Telecom, stretta finale per Bernabè

La ricerca dell’equilibrio tra le resistenze di Mediobanca e il futuro di Generali e «Corriere»

da Milano

Telecom Italia ultimo atto. Almeno così si aspettano sul mercato per questa settimana, considerata decisiva per la scelta del nuovo vertice. Per domani potrebbe essere convocata la riunione del comitato nomine di Mediobanca, che tratta l’individuazione dei manager nelle società partecipate. E Mediobanca, Intesa, Generali e Benetton sono i quattro soci italiani di Telco, holding che controlla il 23,6% di Telecom.
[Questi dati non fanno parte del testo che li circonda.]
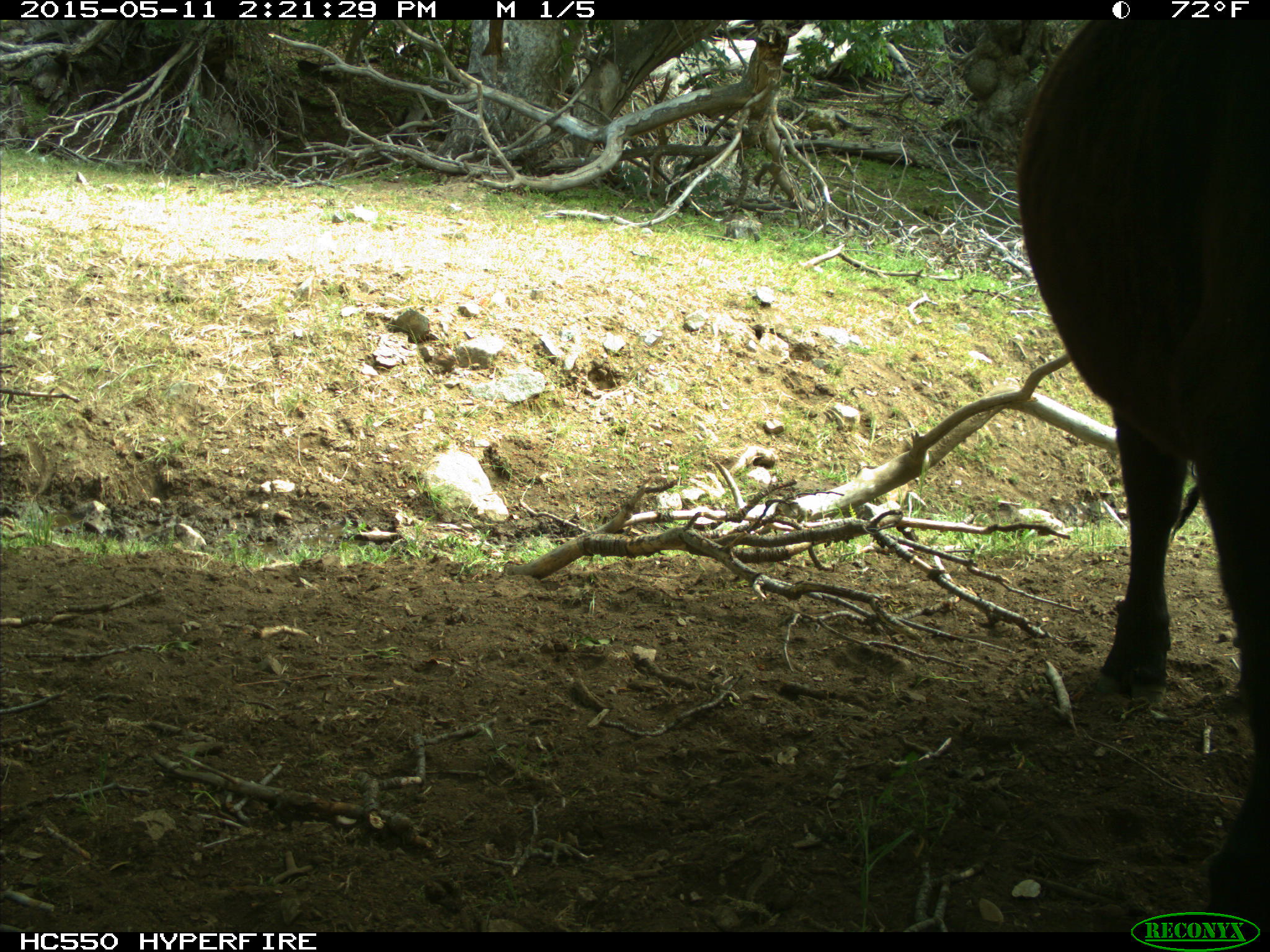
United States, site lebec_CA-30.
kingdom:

L’altro azionista è Telefonica.
Il nome atteso dal mercato è quello di Franco Bernabè, ex capo dell’Eni e della stessa Telecom, «licenziato» proprio da Mediobanca tramite l’Opa di Colaninno del 2000. Per questo nel top management di Mediobanca sono ancora vive «sacche di resistenza» su Bernabè come capo azienda. L’alternativa di vederlo come presidente con deleghe rende invece perplessi gli spagnoli che, per la poltrona presidenziale, gradiscono Gabriele Galateri. Per questo la partita si sta prolungando oltremodo.
Ma non solo. Tutti i protagonisti della vicenda sanno bene che le partite finanziarie in gioco, dopo Telecom, sono altre. Tra queste ci sono gli assetti futuri di Generali e Rcs-Corriere della Sera. Tutti da giocarsi sull’instabile equilibrio del nuovo «bipolarismo bancocentrico», con Intesa da una parte, Mediobanca dall’altra.
La candidatura di Bernabè come ad di Telecom è partita da Intesa (benché i primi nomi di Ca’ de Sass fossero quelli di Vittorio Colao e Andrea Guerra) con la «consulenza» dei Benetton. Alla neutralità di Generali ha fatto infine seguito il sostanziale avallo di Cesare Geronzi, presidente di Mediobanca. Ma se queste sono le posizioni, va tenuto conto che da queste stesse si ripartirà anche per i prossimi passaggi, a partire da Mediobanca, dove Unicredit deve vendere il suo 9,4%, per il quale si sono già candidati, tra gli altri, Fininvest e gli stessi Benetton). Poi toccherà alle Generali, la cui «governance» (e dunque anche qui il vertice) è sotto pressione sui mercati internazionali. Infine c’è da pensare il futuro di Rcs, la cui attuale dirigenza è frutto di accordi fatti 2-3 anni fa, quando i rapporti di forza tra i grandi poteri erano ben diversi. Ma qui l’impressione è che i destini del Corriere, votati a incrociarsi con quelli della politica, richiedano tutto il tempo necessario per avere maggiore chiarezza sul futuro del governo del Paese.


Che le varie poste in palio siano molto alte lo dimostrano anche le recenti prese di posizione di due parlamentari di centrodestra, Cirino Pomicino e Giovanardi, che sulle scelte per guidare un’azienda strategica e delicata come Telecom hanno chiesto che venga riferito in Parlamento.